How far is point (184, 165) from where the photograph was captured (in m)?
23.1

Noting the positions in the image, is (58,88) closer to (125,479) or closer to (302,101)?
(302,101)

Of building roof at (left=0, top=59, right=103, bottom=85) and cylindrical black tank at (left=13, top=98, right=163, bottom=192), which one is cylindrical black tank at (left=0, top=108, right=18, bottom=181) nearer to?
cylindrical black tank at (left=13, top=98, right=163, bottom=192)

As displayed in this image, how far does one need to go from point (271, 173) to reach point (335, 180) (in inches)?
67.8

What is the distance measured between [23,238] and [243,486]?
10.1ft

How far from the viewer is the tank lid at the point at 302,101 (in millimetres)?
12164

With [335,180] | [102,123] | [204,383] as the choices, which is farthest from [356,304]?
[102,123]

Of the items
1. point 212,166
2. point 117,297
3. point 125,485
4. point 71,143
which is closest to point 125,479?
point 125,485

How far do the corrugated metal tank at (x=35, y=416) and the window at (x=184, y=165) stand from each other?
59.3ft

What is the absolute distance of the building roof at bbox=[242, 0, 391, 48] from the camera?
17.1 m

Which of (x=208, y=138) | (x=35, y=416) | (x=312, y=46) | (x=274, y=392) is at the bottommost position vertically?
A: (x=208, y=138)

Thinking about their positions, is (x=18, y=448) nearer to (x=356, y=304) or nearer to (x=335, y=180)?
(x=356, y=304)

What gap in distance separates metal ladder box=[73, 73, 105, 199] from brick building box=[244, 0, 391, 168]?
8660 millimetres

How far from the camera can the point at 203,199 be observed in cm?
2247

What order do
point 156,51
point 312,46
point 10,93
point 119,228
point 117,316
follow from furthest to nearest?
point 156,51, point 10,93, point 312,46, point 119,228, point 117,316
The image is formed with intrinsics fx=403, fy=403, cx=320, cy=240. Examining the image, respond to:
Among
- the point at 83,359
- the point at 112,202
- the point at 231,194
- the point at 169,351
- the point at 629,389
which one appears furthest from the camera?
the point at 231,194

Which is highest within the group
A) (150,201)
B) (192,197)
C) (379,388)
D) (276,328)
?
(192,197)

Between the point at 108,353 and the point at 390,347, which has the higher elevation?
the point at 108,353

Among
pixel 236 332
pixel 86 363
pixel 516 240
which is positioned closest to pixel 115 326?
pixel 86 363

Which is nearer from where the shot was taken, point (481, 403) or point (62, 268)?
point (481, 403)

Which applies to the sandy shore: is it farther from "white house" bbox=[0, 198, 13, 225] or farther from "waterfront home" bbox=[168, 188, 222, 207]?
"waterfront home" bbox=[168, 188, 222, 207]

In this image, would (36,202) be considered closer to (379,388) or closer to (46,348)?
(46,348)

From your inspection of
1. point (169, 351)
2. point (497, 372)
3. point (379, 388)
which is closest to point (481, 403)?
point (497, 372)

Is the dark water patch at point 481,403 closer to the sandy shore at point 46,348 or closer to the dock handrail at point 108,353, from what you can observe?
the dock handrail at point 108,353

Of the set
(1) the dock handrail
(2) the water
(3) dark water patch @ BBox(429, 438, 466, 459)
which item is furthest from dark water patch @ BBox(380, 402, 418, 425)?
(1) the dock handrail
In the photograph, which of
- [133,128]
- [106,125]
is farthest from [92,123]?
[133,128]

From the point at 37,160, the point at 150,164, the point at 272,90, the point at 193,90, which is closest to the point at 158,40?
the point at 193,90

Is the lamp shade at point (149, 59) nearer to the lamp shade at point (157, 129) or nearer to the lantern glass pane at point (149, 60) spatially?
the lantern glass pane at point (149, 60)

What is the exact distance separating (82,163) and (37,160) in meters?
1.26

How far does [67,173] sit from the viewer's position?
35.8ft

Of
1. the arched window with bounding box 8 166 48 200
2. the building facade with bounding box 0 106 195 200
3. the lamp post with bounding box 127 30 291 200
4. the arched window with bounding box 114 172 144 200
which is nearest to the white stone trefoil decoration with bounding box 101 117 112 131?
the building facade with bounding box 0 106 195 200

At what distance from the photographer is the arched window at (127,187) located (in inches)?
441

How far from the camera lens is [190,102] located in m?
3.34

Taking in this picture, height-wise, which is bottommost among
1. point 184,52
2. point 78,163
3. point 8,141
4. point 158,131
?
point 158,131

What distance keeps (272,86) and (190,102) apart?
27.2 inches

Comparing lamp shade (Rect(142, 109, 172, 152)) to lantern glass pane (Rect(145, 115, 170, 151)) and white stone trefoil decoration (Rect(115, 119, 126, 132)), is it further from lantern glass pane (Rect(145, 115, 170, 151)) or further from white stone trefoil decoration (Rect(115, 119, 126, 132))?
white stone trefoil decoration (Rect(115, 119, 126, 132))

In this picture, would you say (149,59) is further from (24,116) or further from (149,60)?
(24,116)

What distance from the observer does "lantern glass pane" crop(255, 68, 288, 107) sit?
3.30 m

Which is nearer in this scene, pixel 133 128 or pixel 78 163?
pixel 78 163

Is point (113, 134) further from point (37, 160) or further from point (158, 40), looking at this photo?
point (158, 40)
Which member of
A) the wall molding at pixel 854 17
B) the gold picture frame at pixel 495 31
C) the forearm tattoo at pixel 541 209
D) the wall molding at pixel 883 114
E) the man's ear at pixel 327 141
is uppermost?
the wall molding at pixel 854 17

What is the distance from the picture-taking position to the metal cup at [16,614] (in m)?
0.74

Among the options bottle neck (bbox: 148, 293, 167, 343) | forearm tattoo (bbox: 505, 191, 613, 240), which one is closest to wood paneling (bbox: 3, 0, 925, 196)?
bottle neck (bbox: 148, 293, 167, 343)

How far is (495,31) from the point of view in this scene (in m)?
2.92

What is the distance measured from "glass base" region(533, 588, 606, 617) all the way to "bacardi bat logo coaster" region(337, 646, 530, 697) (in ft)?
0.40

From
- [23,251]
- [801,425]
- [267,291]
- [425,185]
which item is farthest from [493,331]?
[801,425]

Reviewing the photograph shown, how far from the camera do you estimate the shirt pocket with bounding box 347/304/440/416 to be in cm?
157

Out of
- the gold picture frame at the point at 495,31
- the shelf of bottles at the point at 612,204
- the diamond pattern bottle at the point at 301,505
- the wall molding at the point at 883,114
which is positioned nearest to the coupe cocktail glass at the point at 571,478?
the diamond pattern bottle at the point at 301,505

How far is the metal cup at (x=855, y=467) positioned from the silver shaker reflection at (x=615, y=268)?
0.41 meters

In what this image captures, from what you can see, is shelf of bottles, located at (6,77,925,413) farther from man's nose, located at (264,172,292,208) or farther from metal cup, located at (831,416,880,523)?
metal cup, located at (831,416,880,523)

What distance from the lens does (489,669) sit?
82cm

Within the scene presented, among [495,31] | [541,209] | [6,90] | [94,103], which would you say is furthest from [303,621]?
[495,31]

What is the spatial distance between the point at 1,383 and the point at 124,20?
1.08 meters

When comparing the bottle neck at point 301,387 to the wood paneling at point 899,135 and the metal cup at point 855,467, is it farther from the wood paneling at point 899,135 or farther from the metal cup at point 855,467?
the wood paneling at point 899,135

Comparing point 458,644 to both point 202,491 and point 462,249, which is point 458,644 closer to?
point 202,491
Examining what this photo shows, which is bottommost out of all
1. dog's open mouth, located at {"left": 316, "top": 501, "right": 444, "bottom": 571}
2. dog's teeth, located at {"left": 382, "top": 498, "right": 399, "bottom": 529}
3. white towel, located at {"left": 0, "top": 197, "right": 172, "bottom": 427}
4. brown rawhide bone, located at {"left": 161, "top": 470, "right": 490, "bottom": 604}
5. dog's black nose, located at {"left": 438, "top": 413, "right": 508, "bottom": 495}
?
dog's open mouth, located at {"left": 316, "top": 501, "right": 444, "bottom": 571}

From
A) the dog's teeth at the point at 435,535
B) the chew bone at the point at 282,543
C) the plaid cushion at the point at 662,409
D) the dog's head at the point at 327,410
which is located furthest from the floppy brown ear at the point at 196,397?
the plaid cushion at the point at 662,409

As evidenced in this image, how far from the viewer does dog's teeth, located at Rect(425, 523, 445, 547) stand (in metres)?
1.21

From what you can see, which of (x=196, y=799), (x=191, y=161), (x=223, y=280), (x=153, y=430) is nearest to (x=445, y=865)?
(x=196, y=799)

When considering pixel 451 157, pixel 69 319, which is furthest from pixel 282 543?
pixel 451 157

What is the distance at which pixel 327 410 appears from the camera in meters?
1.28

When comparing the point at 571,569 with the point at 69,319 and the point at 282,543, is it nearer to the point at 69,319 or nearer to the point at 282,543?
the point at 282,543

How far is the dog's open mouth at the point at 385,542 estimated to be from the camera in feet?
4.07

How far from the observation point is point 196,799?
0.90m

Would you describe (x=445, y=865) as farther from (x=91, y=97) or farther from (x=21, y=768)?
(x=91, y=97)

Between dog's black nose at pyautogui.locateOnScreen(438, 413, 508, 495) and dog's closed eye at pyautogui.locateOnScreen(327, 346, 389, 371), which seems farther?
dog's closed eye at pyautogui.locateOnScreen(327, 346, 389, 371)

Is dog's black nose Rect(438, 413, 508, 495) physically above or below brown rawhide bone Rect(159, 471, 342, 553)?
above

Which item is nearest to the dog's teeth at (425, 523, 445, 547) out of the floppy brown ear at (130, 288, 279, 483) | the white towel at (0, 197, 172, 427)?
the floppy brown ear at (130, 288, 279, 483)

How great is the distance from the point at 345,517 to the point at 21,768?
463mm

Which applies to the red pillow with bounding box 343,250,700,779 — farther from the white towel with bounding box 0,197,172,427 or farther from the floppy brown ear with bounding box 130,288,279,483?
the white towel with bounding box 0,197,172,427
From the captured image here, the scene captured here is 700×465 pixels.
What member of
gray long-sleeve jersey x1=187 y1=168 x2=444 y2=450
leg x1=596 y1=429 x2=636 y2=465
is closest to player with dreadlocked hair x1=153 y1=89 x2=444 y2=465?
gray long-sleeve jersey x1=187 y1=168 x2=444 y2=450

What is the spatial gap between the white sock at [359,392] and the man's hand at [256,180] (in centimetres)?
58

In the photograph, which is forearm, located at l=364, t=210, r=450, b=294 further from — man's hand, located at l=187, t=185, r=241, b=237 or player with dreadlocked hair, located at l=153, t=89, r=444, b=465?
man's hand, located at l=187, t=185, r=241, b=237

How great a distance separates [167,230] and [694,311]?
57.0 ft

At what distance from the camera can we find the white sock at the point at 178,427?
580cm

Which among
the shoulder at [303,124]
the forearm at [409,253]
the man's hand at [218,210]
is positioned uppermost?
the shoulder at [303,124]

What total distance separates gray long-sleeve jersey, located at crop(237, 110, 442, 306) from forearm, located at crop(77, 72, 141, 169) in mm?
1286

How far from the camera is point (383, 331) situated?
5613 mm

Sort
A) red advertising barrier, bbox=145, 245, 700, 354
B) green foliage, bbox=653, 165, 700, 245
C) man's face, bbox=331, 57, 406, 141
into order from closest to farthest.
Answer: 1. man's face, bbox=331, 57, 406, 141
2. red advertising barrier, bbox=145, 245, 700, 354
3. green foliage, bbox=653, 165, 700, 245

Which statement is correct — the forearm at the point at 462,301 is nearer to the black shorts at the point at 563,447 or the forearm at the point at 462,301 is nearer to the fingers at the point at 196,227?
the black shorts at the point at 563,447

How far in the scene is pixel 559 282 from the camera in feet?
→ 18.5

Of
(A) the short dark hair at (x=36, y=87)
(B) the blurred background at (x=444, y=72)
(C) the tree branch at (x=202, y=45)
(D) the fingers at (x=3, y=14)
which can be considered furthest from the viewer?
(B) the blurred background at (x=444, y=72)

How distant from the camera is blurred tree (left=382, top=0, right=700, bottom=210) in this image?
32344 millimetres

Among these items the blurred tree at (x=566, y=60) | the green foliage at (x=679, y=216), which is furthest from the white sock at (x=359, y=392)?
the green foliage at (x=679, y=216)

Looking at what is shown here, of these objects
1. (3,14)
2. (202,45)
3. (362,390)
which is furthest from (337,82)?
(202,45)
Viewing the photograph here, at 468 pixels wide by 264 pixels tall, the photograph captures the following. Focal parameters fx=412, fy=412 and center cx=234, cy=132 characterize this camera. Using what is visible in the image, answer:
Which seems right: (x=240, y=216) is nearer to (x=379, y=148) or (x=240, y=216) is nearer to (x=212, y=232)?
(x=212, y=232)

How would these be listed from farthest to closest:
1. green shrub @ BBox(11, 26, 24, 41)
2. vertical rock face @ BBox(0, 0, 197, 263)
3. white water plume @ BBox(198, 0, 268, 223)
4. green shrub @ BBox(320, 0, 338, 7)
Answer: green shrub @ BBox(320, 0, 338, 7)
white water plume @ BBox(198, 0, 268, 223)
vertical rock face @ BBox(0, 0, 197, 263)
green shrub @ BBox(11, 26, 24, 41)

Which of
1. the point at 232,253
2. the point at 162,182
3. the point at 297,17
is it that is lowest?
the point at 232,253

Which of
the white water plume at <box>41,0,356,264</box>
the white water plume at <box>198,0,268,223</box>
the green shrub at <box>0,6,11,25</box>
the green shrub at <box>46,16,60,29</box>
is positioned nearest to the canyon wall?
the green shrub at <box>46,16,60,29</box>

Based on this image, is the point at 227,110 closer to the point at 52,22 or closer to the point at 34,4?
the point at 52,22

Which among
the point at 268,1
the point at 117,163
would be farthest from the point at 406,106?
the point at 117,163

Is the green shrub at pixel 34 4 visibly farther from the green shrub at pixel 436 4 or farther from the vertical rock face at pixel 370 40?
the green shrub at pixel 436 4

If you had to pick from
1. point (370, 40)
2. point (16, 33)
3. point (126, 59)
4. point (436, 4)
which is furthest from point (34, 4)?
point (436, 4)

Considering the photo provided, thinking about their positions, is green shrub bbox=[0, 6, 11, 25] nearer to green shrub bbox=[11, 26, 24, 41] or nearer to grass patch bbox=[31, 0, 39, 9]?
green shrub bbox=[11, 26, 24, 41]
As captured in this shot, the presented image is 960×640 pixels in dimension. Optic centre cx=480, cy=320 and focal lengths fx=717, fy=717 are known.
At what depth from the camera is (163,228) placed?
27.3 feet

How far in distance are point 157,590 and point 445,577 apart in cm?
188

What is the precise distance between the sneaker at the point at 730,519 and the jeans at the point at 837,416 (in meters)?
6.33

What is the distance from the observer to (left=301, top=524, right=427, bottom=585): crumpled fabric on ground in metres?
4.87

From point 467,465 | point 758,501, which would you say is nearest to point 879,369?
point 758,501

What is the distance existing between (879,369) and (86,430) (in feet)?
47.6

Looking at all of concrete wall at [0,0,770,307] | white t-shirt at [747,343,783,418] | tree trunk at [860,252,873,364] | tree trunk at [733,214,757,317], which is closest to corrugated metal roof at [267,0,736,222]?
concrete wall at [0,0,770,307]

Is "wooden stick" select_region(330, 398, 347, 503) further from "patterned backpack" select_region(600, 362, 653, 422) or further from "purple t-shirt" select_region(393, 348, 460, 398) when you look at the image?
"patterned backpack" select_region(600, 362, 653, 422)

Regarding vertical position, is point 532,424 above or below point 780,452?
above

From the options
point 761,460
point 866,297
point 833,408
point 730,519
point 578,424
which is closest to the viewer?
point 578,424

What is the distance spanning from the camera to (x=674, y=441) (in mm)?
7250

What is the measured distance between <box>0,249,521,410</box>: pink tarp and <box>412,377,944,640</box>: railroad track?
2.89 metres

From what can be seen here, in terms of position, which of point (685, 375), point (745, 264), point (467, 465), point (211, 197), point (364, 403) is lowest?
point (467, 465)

# Problem details:
Which of the lines above contain the word "order"? Return each of those lines in full, and treat uppercase and lowercase as different.

# Output of the exercise:
What order do
into order from closest to farthest.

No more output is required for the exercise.